| Entries supplied |
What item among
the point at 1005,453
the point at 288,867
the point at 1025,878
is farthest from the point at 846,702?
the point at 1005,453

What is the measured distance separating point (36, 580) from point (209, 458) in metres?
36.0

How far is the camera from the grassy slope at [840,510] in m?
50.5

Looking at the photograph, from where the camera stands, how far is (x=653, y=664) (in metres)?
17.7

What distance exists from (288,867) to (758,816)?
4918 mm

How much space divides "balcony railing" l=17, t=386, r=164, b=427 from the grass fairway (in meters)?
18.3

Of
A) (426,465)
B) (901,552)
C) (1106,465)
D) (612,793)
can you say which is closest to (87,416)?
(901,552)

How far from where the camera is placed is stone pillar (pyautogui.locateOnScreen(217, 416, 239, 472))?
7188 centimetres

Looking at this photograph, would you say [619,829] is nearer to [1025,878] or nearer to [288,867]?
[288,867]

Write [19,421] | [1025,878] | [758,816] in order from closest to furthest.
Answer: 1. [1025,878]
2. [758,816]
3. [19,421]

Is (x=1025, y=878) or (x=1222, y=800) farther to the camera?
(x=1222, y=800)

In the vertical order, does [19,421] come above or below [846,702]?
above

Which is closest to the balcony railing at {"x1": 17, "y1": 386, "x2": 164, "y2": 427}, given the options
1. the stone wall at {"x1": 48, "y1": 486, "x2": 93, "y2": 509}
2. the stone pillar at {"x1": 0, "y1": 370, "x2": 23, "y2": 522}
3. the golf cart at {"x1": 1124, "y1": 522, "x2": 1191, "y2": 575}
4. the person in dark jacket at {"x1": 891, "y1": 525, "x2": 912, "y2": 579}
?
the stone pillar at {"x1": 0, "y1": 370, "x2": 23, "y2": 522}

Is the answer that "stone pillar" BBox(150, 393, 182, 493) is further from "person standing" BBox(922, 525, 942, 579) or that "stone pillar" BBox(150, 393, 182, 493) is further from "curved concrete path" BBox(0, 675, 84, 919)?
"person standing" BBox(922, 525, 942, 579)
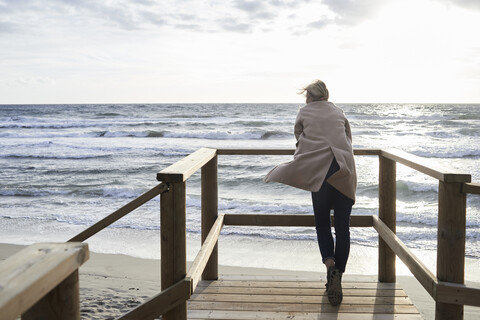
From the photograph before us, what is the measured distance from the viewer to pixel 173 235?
251cm

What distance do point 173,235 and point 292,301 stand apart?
136 cm

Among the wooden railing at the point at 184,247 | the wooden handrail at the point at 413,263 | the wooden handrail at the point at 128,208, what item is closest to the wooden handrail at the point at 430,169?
the wooden railing at the point at 184,247

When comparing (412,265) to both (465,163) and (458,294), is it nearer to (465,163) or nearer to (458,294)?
(458,294)

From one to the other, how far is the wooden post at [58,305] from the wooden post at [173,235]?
44.6 inches

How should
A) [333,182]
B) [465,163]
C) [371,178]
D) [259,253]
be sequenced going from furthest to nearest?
[465,163], [371,178], [259,253], [333,182]

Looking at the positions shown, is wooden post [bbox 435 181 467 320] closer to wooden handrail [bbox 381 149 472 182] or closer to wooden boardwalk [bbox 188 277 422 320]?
wooden handrail [bbox 381 149 472 182]

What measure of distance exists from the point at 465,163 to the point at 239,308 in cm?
1540

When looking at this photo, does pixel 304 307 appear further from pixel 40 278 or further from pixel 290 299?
pixel 40 278

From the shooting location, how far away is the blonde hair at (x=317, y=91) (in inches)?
134

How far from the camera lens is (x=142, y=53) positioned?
42062 millimetres

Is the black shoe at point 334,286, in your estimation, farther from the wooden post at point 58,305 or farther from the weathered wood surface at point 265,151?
the wooden post at point 58,305

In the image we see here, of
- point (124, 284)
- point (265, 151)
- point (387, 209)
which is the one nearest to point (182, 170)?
point (265, 151)

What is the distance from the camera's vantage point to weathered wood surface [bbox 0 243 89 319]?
104cm

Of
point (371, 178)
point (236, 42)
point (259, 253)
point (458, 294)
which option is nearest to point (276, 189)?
point (371, 178)
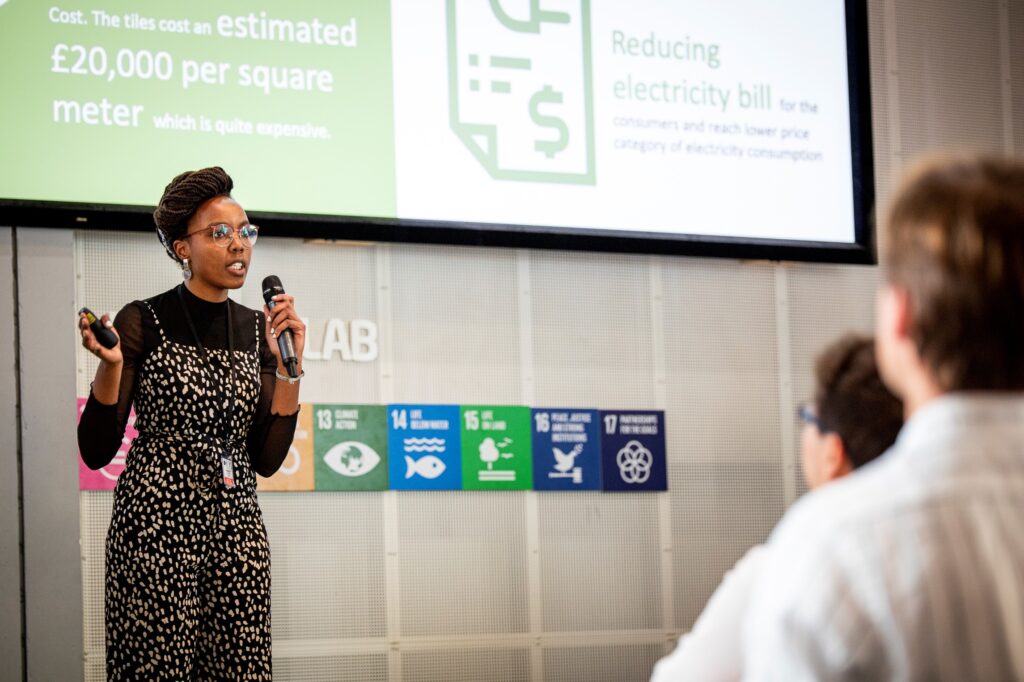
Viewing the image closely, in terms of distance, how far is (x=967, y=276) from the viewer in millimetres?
905

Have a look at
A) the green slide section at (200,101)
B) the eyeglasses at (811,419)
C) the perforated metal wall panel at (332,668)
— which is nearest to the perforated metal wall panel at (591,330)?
the green slide section at (200,101)

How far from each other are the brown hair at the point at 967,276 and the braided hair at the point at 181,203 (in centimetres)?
233

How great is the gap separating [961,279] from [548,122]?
3.79 m

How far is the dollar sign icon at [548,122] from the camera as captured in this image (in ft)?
15.1

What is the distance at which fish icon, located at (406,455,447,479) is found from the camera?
15.0 feet

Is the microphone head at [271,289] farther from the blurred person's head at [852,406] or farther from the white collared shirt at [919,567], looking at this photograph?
the white collared shirt at [919,567]

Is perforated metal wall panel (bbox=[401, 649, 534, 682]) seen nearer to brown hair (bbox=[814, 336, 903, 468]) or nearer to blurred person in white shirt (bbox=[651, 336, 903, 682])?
blurred person in white shirt (bbox=[651, 336, 903, 682])

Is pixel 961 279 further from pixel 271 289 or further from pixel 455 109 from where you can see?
pixel 455 109

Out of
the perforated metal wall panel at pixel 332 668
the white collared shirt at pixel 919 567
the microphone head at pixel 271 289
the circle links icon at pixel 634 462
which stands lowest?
the perforated metal wall panel at pixel 332 668

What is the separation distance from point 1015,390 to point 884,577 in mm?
161

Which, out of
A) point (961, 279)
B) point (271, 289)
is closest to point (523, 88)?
point (271, 289)

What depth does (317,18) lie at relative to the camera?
4367 millimetres

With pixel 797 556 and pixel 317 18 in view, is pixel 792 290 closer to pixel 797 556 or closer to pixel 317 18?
pixel 317 18

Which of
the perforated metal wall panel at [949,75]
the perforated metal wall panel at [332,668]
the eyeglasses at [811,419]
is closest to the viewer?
the eyeglasses at [811,419]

| Your objective |
Quote every record above exactly, leaving out the pictures.

| Complete answer |
What item among
the point at 1005,453
the point at 288,867
the point at 1025,878
is farthest from the point at 846,702?
the point at 1005,453

What is the measured distance separating point (36, 580) from point (209, 458) in metres?
36.0

How far is the camera from the grassy slope at [840,510] in m?
50.5

Looking at the photograph, from where the camera stands, how far is (x=653, y=664) (in metres)?
17.7

What distance exists from (288,867) to (758,816)?
4918 mm

How much space divides "balcony railing" l=17, t=386, r=164, b=427 from the grass fairway (in meters)?
18.3

Of
A) (426,465)
B) (901,552)
C) (1106,465)
D) (612,793)
can you say which is closest to (87,416)?
(901,552)

How far from where the camera is placed is stone pillar (pyautogui.locateOnScreen(217, 416, 239, 472))?
7188 centimetres

Looking at this photograph, would you say [619,829] is nearer to [1025,878] or nearer to [288,867]?
[288,867]

Write [19,421] | [1025,878] | [758,816] in order from closest to furthest.
Answer: 1. [1025,878]
2. [758,816]
3. [19,421]

Is (x=1025, y=878) or (x=1222, y=800) farther to the camera?
(x=1222, y=800)

In the vertical order, does [19,421] come above or below [846,702]?
above

Which is closest to the balcony railing at {"x1": 17, "y1": 386, "x2": 164, "y2": 427}, given the options
1. the stone wall at {"x1": 48, "y1": 486, "x2": 93, "y2": 509}
2. the stone pillar at {"x1": 0, "y1": 370, "x2": 23, "y2": 522}
3. the golf cart at {"x1": 1124, "y1": 522, "x2": 1191, "y2": 575}
4. the person in dark jacket at {"x1": 891, "y1": 525, "x2": 912, "y2": 579}
?
the stone pillar at {"x1": 0, "y1": 370, "x2": 23, "y2": 522}

Is the answer that "stone pillar" BBox(150, 393, 182, 493) is further from "person standing" BBox(922, 525, 942, 579) or that "stone pillar" BBox(150, 393, 182, 493) is further from "curved concrete path" BBox(0, 675, 84, 919)?
"person standing" BBox(922, 525, 942, 579)
From the photograph before us, what is the measured distance from the viewer to pixel 173 235?
251cm

What distance do point 173,235 and point 292,301 stand apart?
136 cm

Among the wooden railing at the point at 184,247 | the wooden handrail at the point at 413,263 | the wooden handrail at the point at 128,208, what item is closest to the wooden handrail at the point at 430,169?
the wooden railing at the point at 184,247

When comparing (412,265) to both (465,163) and (458,294), is it nearer to (465,163) or nearer to (458,294)?
(458,294)

From one to the other, how far is the wooden post at [58,305] from the wooden post at [173,235]?
44.6 inches

How should
A) [333,182]
B) [465,163]
C) [371,178]
D) [259,253]
be sequenced going from furthest to nearest?
[465,163], [371,178], [259,253], [333,182]

Looking at the positions shown, is wooden post [bbox 435 181 467 320] closer to wooden handrail [bbox 381 149 472 182] or closer to wooden boardwalk [bbox 188 277 422 320]?
wooden handrail [bbox 381 149 472 182]

What measure of distance exists from the point at 465,163 to the point at 239,308 in cm?
1540

When looking at this photo, does pixel 304 307 appear further from pixel 40 278 or further from pixel 290 299?
pixel 40 278

From the shooting location, how far away is the blonde hair at (x=317, y=91) (in inches)?
134

How far from the camera lens is (x=142, y=53) positioned?
42062 millimetres

Is the black shoe at point 334,286, in your estimation, farther from the wooden post at point 58,305 or farther from the weathered wood surface at point 265,151?
the wooden post at point 58,305

In the image we see here, of
- point (124, 284)
- point (265, 151)
- point (387, 209)
which is the one nearest to point (182, 170)?
point (265, 151)

What is the distance from the camera's vantage point to weathered wood surface [bbox 0 243 89 319]?
104cm

Of
point (371, 178)
point (236, 42)
point (259, 253)
point (458, 294)
which option is nearest to point (276, 189)?
point (371, 178)
Viewing the image closely, in terms of distance, how far is (x=967, y=276) from the viewer in millimetres?
905

Have a look at
A) the green slide section at (200,101)
B) the eyeglasses at (811,419)
C) the perforated metal wall panel at (332,668)
— which is nearest to the perforated metal wall panel at (591,330)?
the green slide section at (200,101)

How far from each other are the brown hair at the point at 967,276 and the braided hair at the point at 181,203 (in centimetres)?
233

How great is the gap separating [961,279] from [548,122]?
3.79 m

How far is the dollar sign icon at [548,122] from the camera as captured in this image (in ft)?
15.1

What is the distance at which fish icon, located at (406,455,447,479) is found from the camera?
15.0 feet

Is the microphone head at [271,289] farther from the blurred person's head at [852,406] or farther from the white collared shirt at [919,567], looking at this photograph?
the white collared shirt at [919,567]

Is perforated metal wall panel (bbox=[401, 649, 534, 682]) seen nearer to brown hair (bbox=[814, 336, 903, 468]) or nearer to blurred person in white shirt (bbox=[651, 336, 903, 682])?
blurred person in white shirt (bbox=[651, 336, 903, 682])

Is pixel 961 279 further from pixel 271 289 or further from pixel 455 109 from where you can see?
pixel 455 109

Out of
the perforated metal wall panel at pixel 332 668
the white collared shirt at pixel 919 567
the microphone head at pixel 271 289
the circle links icon at pixel 634 462
which stands lowest?
the perforated metal wall panel at pixel 332 668

What is the separation distance from point 1015,390 to point 884,577 in mm?
161

Which, out of
A) point (961, 279)
B) point (271, 289)
is closest to point (523, 88)?
point (271, 289)

What depth does (317,18) lie at relative to the camera?
4367 millimetres

With pixel 797 556 and pixel 317 18 in view, is pixel 792 290 closer to pixel 797 556 or closer to pixel 317 18?
pixel 317 18

Which of
the perforated metal wall panel at [949,75]
the perforated metal wall panel at [332,668]
the eyeglasses at [811,419]
is closest to the viewer?
the eyeglasses at [811,419]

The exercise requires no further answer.